EXTRACTED TEXT:
(2) Pronounced and polarized regional disparities persistently endure across the province. Within the western Hexi Corridor and eastern Longdong regions, expanding volumetric water demands have driven several areas to edge toward or fully enter severe overloaded states. In sharp contrast, Gannan and Longnan in southern Gansu function as relative carrying surplus zones, benefiting from superior natural water endowments combined with lower population densities and less intensive economic pressures. Meanwhile, the central Longzhong region remains under intermediate carrying stress. Over time, the systemic coordination among water resources, ecological environments, and socioeconomic subsystems has steadily improved, with the long-term CI trajectories revealing a clear spatial pattern where one prefecture remains stable, one declines, and twelve experience varying degrees of pressure intensification.

COMPLETE THE FOLLOWING:
1. Decide whether each statement agrees with the passage on water carrying capacity in Gansu. Answer yes or no for each and quote the words of the passage that decide it. (a) Gannan and Longnan are relative carrying surplus zones. (b) The central Longzhong region is in a severely overloaded state. (c) Twelve prefectures show some degree of pressure intensification.
2. According to the passage on water carrying capacity in Gansu, in which two regions have expanding water demands pushed several areas toward or into severe overloaded states?
3. Carry on the passage on water carrying capacity in Gansu, starting after its final sentence.

DATA SUPPLIED:
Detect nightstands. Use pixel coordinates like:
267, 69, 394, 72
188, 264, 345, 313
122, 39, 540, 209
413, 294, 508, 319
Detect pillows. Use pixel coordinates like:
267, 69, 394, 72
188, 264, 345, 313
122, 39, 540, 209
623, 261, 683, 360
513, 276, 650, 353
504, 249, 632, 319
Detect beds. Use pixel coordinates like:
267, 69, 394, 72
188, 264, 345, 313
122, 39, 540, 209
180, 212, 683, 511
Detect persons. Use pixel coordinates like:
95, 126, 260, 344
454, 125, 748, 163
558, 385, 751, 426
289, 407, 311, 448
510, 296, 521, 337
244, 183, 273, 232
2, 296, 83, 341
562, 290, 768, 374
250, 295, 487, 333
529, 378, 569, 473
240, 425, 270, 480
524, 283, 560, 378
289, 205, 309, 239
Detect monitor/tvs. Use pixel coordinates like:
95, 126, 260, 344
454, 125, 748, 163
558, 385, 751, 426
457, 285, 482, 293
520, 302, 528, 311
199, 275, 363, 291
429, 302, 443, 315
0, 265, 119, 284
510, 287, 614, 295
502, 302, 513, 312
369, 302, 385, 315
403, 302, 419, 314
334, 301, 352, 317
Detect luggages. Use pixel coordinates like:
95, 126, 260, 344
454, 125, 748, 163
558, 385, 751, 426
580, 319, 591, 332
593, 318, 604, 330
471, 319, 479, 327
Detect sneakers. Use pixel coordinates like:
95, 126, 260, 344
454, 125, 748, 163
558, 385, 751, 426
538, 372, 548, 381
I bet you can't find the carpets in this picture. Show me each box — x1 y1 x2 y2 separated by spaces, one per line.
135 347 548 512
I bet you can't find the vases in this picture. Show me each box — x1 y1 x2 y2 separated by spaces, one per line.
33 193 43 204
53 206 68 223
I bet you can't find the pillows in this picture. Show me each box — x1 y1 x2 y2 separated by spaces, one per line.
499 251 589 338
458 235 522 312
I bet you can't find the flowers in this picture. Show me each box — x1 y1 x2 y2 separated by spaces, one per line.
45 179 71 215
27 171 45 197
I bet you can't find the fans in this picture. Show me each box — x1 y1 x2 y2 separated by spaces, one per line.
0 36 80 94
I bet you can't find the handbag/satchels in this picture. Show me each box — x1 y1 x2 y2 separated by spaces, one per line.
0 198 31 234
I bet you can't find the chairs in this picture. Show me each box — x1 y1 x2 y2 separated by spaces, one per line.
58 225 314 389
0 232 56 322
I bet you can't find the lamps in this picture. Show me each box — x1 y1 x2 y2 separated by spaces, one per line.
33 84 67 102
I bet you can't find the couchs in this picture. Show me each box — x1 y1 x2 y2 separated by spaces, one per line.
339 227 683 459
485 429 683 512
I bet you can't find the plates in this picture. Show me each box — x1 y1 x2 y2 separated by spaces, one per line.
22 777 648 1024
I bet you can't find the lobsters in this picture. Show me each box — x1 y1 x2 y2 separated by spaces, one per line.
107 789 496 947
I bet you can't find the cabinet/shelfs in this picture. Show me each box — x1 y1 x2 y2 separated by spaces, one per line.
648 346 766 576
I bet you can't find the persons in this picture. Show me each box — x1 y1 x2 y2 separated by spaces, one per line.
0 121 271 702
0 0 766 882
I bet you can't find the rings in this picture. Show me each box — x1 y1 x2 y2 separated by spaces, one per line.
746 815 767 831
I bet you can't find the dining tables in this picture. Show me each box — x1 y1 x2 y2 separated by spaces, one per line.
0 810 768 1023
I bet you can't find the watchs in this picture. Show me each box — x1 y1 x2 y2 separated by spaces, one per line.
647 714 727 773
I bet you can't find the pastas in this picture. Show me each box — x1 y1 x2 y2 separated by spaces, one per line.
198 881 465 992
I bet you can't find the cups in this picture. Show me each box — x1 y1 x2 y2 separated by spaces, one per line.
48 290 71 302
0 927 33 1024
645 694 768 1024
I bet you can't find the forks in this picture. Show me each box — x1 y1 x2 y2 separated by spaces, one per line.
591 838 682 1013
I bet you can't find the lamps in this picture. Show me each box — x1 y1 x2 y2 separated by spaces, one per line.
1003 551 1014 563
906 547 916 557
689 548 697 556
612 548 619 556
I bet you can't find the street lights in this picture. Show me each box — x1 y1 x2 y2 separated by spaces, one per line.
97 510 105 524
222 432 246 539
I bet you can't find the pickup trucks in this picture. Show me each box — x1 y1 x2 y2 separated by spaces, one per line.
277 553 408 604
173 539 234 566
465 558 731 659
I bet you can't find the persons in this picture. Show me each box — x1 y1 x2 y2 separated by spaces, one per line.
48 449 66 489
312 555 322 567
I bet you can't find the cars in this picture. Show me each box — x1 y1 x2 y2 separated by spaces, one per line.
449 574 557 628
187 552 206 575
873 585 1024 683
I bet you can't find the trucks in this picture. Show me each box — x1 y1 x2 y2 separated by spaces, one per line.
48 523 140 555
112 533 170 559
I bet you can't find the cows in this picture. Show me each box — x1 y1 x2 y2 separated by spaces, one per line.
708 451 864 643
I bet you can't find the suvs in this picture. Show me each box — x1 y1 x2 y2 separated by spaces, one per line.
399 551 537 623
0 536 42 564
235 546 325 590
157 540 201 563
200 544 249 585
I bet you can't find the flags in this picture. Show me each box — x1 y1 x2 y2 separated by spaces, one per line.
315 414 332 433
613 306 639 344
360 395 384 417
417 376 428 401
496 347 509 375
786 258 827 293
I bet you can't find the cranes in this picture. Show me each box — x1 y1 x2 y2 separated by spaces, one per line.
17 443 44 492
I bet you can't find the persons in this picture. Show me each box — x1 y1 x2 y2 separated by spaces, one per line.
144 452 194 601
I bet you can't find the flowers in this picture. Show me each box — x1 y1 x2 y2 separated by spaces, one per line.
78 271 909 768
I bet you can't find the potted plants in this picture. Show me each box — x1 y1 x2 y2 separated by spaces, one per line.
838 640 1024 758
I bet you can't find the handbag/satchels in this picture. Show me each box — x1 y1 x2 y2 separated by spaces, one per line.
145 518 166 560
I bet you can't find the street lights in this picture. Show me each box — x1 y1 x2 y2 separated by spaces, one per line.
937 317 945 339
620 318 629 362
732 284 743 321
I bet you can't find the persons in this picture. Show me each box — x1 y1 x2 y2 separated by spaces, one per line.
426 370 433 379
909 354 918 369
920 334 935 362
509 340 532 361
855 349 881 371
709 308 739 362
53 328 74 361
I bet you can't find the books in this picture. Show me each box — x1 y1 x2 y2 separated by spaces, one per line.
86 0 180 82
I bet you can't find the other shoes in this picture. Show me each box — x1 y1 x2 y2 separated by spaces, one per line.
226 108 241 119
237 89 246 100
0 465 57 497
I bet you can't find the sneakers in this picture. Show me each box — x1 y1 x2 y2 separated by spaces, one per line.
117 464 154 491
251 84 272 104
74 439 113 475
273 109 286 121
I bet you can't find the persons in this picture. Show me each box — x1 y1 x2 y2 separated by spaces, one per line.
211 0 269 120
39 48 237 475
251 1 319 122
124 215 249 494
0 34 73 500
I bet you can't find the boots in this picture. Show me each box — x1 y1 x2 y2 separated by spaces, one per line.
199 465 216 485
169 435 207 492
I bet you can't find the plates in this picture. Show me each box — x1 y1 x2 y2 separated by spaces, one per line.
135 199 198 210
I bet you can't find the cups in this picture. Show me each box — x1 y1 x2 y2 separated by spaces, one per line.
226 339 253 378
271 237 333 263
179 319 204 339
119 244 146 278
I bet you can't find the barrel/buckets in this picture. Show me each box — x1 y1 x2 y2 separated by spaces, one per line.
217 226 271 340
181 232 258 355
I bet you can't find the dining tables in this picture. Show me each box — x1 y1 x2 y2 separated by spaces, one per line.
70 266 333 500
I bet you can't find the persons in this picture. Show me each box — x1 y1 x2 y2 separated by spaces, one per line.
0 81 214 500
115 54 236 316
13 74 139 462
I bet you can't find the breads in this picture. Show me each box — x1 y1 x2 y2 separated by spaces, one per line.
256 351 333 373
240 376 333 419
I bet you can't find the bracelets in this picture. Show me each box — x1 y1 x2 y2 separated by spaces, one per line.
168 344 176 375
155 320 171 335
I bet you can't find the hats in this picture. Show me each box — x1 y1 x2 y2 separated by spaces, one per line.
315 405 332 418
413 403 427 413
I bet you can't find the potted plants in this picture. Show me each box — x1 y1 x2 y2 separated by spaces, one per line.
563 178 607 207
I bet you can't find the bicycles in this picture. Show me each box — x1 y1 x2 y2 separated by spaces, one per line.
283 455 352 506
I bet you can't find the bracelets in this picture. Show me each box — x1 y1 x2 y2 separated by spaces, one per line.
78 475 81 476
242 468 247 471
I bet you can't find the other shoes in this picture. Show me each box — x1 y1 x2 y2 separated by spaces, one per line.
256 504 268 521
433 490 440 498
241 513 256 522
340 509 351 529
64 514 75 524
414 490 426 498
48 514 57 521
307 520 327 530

TASK ANSWERS:
1.
(a) Yes: "Gannan and Longnan in southern Gansu function as relative carrying surplus zones"
(b) No: "the central Longzhong region remains under intermediate carrying stress"
(c) Yes: "twelve experience varying degrees of pressure intensification"

2. The western Hexi Corridor and the eastern Longdong regions.

3.
(3) The optimized Random Forest model demonstrates highly differentiated generalization performance across different sub-regions. It achieves robust predictive skill and high reliability in Tianshui, Zhangye, and Wuwei, yielding test-set R2 values above 0.60 and mean absolute errors (MAE) below 10%, which indicates that the ensemble algorithm effectively captures the core non-linear mechanics governing WRCC dynamics in these units. However, substantial prediction deviations and negative test R2 values were observed in Jiayuguan, Lanzhou, and Dingxi. These localized limitations underscore the presence of intensive data non-stationarity, forceful administrative interventions, or exceptionally complex hydroclimatic variations, highlighting the inherent boundary constraints of applying a single uniform model across territories with profound spatial heterogeneity.
(4) The short-term predictive trajectories indicate a stepwise “western–high, eastern–low” carrying pressure gradient that tightly corresponds to the province’s physical geographic setting and macroeconomic structure. Grade V severely overloaded zones are projected to concentrate heavily within the industrial clusters of the western Hexi Corridor, represented by Jiayuguan, Jinchang, and Baiyin. Grades IV to III form a broad, continuous transitional belt slicing across central and southeastern Gansu—including Jiuquan, Zhangye, Wuwei, Lanzhou, Tianshui, and Pingliang—which mathematically functions as a critical early-warning zone for regional water security. Grade II stable areas remain confined to southern Gansu, where Gannan and Longnan continue to serve as pristine ecological security barriers with relatively favorable resource support capacities.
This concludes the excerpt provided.